→ **REQUIRED WORK**
For this exercise, retype the lines from the one that holds "1Чистоплотность, бережливость, коллекционирование" through the one that holds "Implicit Association Test" in the records below, both included, exactly and without pictures.

→ **ENTRIES SUPPLIED**
****

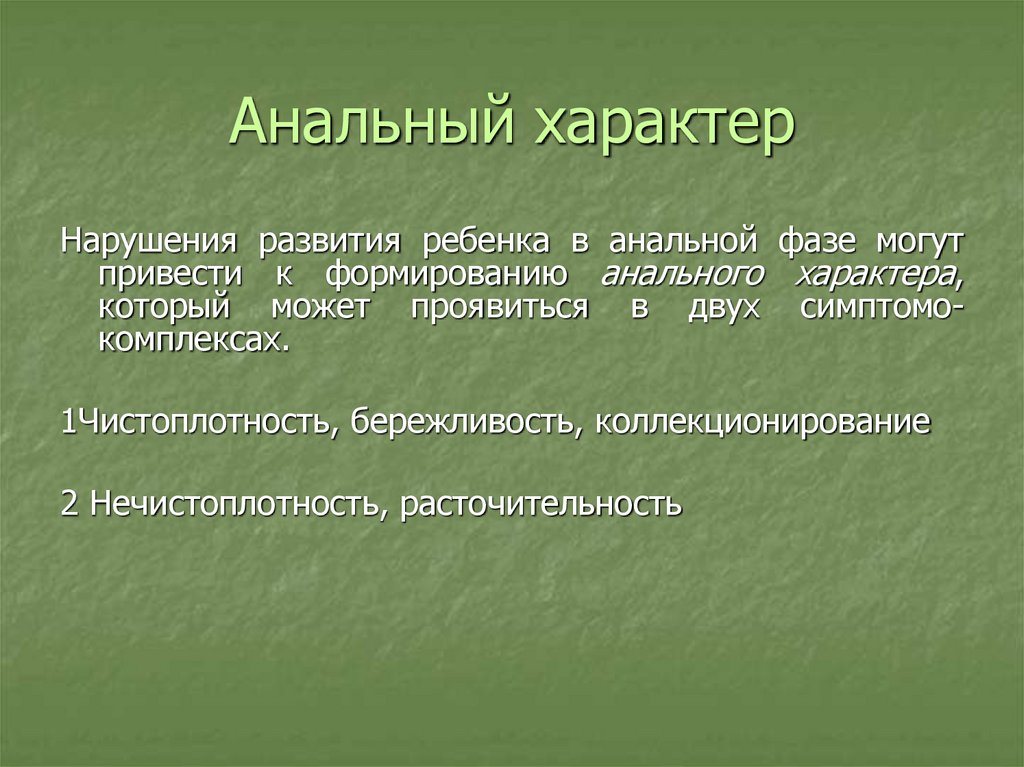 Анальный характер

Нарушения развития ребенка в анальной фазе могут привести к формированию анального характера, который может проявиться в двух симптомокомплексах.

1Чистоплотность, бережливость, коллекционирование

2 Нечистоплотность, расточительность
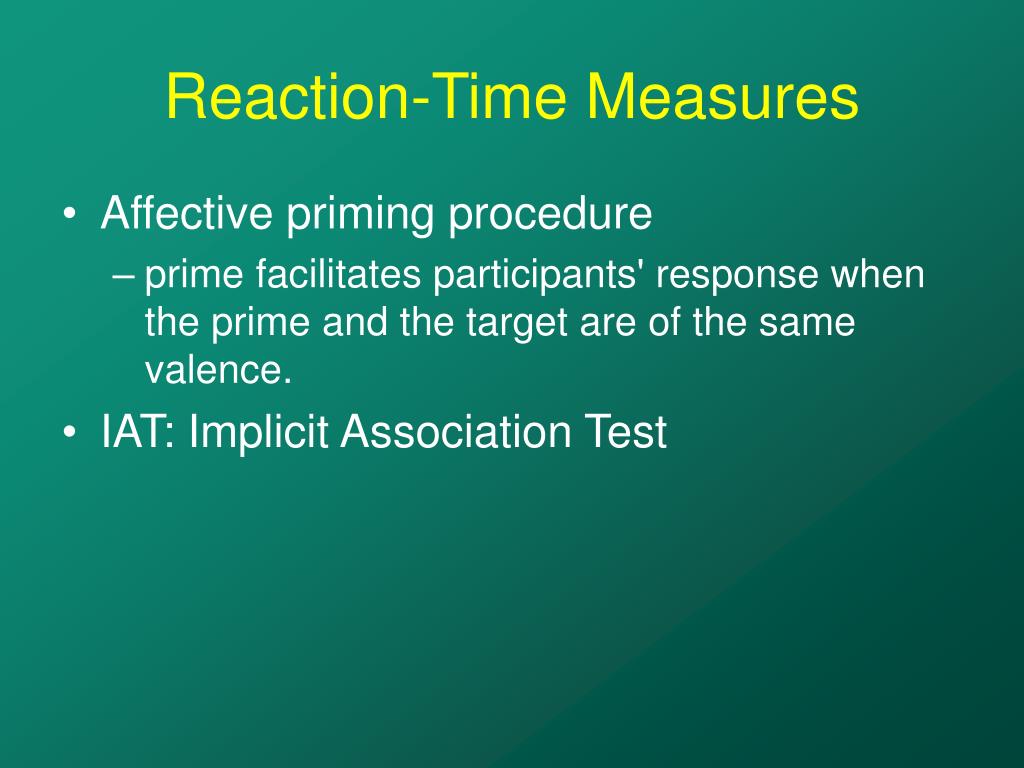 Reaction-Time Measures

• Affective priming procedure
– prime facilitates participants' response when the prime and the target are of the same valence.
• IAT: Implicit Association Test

****

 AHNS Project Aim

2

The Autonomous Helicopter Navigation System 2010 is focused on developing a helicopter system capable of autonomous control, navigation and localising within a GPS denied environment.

****

→ **SOLUTION TO THIS PROBLEM**
1Чистоплотность, бережливость, коллекционирование

2 Нечистоплотность, расточительность
 Reaction-Time Measures

• Affective priming procedure
– prime facilitates participants' response when the prime and the target are of the same valence.
• IAT: Implicit Association Test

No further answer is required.